03:28Mon père faisait des films sur le Venezuela à l'époque des Sandinistes.
03:34Donc, on a toujours été à Nicaragua, tout ça.
03:38J'ai toujours fait partie de mon truc.
03:39Ce n'est pas la Shoah, c'est l'ensemble.
03:44Votre mère était monteuse, votre père réalisateur.
03:47Le cinéma, en gros, c'était quand même la bande-son de votre enfance.
03:51Donc, c'était une évidence que ça allait devenir aussi votre langage ?
03:56Oui, parce que mes parents n'étaient pas des stars dans leur domaine.
04:00Je n'ai jamais rencontré le cinéma à travers les festivals ou les avant-premières ou les trucs comme ça.
04:04Mon père ne faisait pas ça, ma mère ne faisait pas ça.
04:06Mes parents travaillaient tous les week-ends.
04:08J'allais dans la salle de montage de ma mère passer les week-ends parce qu'elle ne pouvait pas me garder ailleurs.
04:14Et donc, je vivais dans les morceaux de pellicules où j'allais sur les tournages de mon père,
04:17qui faisait des téléfilms, qui faisait des médecins de nuit.
04:20Il n'a jamais fait d'avant-première, il n'a jamais gagné un prix.
04:23Donc, le cinéma, pour moi, c'est du travail.
04:26Il y a une intégrité qui a toujours existé chez vous.
04:29C'est à croire qu'à aucun moment, vous n'êtes allé à l'encontre de ce que vous vouliez faire ou ne pas faire.
04:34Oui, j'ai eu la chance de faire la carrière que je voulais mener, autant en tant qu'acteur qu'en tant que réalisateur.
04:44J'ai fait des films à chaque fois différents, qui sont des films plus ou moins choquants ou plus ou moins difficiles à vendre.
04:51J'ai réussi à le faire. J'en suis très fier.
04:54Ce n'est pas tout le monde qui peut se permettre ça, parce que pour me permettre ça, j'ai dû dire non à beaucoup de choses.

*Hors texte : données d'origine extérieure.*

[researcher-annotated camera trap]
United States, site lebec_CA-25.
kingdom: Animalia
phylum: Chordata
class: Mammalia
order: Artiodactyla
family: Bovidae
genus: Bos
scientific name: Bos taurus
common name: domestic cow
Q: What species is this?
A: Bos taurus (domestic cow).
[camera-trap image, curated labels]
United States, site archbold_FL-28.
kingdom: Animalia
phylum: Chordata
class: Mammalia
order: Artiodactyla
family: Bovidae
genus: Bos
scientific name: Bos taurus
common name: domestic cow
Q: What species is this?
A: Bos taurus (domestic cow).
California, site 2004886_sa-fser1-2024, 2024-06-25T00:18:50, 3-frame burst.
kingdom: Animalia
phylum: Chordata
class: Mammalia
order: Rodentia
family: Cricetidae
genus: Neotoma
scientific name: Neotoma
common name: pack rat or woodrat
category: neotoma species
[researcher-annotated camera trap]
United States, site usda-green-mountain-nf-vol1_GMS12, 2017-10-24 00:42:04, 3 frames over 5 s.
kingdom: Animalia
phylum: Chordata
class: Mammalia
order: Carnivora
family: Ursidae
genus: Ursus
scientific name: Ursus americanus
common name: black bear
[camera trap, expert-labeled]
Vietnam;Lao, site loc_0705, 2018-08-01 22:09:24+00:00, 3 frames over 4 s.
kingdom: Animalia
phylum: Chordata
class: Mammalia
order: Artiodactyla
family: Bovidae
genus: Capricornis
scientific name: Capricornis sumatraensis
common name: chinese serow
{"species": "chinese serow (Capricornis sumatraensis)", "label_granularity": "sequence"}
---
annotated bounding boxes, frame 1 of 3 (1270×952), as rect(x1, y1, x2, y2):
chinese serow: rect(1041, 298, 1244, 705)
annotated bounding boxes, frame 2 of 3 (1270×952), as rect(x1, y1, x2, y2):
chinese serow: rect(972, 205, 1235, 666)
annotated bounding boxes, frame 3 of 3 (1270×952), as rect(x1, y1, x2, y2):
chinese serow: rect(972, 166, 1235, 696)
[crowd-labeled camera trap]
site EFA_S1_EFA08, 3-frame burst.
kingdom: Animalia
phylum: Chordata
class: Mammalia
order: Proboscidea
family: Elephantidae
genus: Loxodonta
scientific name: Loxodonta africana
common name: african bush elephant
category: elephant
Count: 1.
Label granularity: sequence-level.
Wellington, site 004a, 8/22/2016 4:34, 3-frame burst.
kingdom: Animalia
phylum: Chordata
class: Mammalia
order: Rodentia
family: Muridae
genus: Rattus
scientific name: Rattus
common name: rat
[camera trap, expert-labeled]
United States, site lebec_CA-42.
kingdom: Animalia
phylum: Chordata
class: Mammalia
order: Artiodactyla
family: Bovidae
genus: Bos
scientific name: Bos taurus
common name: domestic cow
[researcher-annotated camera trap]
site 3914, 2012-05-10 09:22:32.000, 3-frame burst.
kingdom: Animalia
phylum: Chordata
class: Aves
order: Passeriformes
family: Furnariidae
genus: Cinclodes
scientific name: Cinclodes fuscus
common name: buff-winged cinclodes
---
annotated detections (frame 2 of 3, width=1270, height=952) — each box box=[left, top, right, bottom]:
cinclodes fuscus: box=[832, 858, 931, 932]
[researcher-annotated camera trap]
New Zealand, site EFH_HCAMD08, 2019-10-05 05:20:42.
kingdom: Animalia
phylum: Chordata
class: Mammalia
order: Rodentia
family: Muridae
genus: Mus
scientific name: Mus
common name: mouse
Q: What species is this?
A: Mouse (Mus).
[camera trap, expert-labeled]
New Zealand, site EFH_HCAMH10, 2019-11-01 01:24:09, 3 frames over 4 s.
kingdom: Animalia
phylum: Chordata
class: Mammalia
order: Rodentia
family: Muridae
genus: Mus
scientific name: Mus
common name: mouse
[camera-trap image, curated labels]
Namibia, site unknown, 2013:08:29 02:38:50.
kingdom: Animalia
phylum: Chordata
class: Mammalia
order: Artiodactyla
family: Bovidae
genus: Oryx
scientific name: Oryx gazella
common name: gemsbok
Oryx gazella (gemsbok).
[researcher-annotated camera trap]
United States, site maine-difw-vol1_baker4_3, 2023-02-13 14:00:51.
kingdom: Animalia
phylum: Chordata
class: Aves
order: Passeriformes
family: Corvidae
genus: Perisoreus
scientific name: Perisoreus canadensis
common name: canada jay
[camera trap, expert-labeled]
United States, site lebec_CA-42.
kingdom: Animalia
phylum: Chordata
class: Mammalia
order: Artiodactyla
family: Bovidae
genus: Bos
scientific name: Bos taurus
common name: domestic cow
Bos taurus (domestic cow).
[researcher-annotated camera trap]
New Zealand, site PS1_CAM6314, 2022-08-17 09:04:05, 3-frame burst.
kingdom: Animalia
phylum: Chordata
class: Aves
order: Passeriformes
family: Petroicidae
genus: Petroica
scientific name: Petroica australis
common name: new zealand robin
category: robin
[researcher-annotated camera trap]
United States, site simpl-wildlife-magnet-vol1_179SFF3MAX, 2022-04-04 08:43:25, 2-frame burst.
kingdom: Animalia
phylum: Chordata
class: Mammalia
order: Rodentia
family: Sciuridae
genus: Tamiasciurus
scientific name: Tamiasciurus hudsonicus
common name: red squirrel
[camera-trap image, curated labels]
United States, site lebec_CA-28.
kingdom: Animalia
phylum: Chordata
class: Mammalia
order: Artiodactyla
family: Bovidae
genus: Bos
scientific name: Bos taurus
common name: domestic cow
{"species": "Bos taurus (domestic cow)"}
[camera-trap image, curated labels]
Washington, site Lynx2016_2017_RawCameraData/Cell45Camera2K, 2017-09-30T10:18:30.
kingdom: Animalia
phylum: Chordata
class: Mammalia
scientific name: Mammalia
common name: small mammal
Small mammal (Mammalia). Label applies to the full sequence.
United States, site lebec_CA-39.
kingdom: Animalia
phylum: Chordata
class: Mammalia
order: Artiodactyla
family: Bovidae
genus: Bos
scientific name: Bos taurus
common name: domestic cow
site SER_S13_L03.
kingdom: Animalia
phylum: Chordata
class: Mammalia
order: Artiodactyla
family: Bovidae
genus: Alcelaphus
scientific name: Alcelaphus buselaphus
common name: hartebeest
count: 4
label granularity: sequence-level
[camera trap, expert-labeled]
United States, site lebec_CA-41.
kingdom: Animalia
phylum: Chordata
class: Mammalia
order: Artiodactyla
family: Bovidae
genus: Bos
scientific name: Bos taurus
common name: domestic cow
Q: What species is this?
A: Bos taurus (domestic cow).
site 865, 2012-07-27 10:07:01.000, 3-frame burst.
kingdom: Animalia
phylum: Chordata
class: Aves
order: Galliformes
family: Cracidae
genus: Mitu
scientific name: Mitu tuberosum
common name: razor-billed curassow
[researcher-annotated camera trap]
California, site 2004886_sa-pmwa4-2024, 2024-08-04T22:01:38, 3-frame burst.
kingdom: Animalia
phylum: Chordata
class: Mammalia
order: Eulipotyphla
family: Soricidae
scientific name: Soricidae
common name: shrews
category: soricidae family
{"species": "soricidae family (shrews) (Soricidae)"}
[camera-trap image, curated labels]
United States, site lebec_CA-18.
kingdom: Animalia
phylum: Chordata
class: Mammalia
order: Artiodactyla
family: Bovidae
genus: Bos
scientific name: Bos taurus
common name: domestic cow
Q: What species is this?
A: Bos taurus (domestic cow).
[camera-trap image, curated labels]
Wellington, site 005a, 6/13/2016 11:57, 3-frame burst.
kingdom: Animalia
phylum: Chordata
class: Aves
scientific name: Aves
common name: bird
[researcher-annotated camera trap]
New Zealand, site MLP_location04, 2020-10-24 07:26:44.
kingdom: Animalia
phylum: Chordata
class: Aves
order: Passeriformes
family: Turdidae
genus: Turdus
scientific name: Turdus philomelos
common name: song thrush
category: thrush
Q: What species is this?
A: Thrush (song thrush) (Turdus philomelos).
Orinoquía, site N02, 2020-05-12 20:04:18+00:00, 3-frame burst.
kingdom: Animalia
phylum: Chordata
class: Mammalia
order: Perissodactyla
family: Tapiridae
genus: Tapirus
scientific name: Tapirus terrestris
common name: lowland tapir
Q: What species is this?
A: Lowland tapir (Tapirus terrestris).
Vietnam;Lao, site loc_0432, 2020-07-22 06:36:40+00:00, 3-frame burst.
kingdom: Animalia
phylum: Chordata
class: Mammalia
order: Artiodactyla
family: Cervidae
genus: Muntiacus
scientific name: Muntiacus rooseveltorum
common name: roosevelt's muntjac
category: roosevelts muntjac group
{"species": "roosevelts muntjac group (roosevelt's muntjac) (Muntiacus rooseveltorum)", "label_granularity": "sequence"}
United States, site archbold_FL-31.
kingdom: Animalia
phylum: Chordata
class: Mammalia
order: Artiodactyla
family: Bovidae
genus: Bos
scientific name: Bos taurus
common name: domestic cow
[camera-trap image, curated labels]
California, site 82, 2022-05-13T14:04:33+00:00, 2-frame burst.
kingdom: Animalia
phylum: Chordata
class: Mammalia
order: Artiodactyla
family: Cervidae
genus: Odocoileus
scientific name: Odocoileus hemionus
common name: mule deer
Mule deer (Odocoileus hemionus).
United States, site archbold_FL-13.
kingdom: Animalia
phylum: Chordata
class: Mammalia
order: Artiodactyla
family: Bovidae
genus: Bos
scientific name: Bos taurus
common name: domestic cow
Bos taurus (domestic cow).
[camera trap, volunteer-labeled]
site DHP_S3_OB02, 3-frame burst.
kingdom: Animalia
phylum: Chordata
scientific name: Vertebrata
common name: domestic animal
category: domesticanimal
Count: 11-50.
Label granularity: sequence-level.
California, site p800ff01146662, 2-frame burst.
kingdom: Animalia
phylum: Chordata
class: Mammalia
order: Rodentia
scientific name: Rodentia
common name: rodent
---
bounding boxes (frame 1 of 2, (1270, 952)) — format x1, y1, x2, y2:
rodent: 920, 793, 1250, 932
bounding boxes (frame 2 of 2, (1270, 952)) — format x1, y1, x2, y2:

05:01Et pour rester intègre dans ce milieu-là, dans n'importe quel milieu, il faut accepter de manger de la merde un peu.
05:12Moi, je suis passé à travers tout ça, mais je préfère ça plutôt que manger du caviar avec des connards.
05:22Donc, aucun regret ?
05:23Non, aucun regret.
05:24Et je vous le dis à tout le monde, s'il vous plaît, soyez vous-même, ne changez rien à ce que vous êtes.
05:29Si vous êtes une tête de con, soyez une tête de con.
05:31Il suffit que le seul truc, c'est d'avoir un minimum de talent pour pouvoir utiliser vos avantages ou vos capacités.
05:40Et puis, ne changez jamais, parce que si vous changez, vous serez malheureux plus tard d'avoir changé, même si vous serez peut-être plus riche.
05:49Mais je pense que l'intégrité, c'est la liberté.
05:53Est-ce que le cinéma vous a permis aussi ou pas de vous protéger ?
05:57Non, je ne me suis pas protégé, au contraire.
05:59Par contre, ce que le cinéma m'a appris en tant que réalisateur, plus en tant qu'acteur, je trouve ça moins intéressant.
06:05Mais en tant que réalisateur, c'est tous les gens magnifiques que j'ai croisés pendant toutes ces années.
06:11Que ce soit les machinistes ou les gens chez qui on va pour tourner ou les...
06:17Tout, tout, tout, les spécialistes à qui on a affaire.
06:20J'ai travaillé avec des militaires du GIGN, j'ai travaillé avec des astronautes, j'ai travaillé avec des docteurs, j'ai travaillé avec des scientifiques.
06:28J'ai travaillé avec des femmes de ménage, j'ai travaillé...
06:30Mais j'ai eu l'occasion de les rencontrer, de vivre des vies qui ne sont pas les miennes et de vraiment échanger avec tous ces gens-là.
06:38Et ça, c'est pour moi la plus grande richesse du cinéma.
06:42C'est ce qu'on y vit en travaillant avec les autres.
06:46C'est étonnant, d'ailleurs, puisque vous avez quitté l'école à 16 ans et vous avez, dès le départ, dit comme autodidacte, comme la majorité des autodidactes,
06:53que la science était comme une boussole pour vous et c'est un peu ce que vous racontez.
06:57Soit tu te fais guider par la religion, soit tu te retrouves seul et si t'es seul, il faut que tu aies quelque chose dans lequel croire.
07:05Pour moi, ma religion, c'est la science parce que c'est la seule religion qui est prouvée par tous ses pères et tous les gens qui y croient.
07:17Donc moi, ça m'a construit et ça me construit encore aujourd'hui.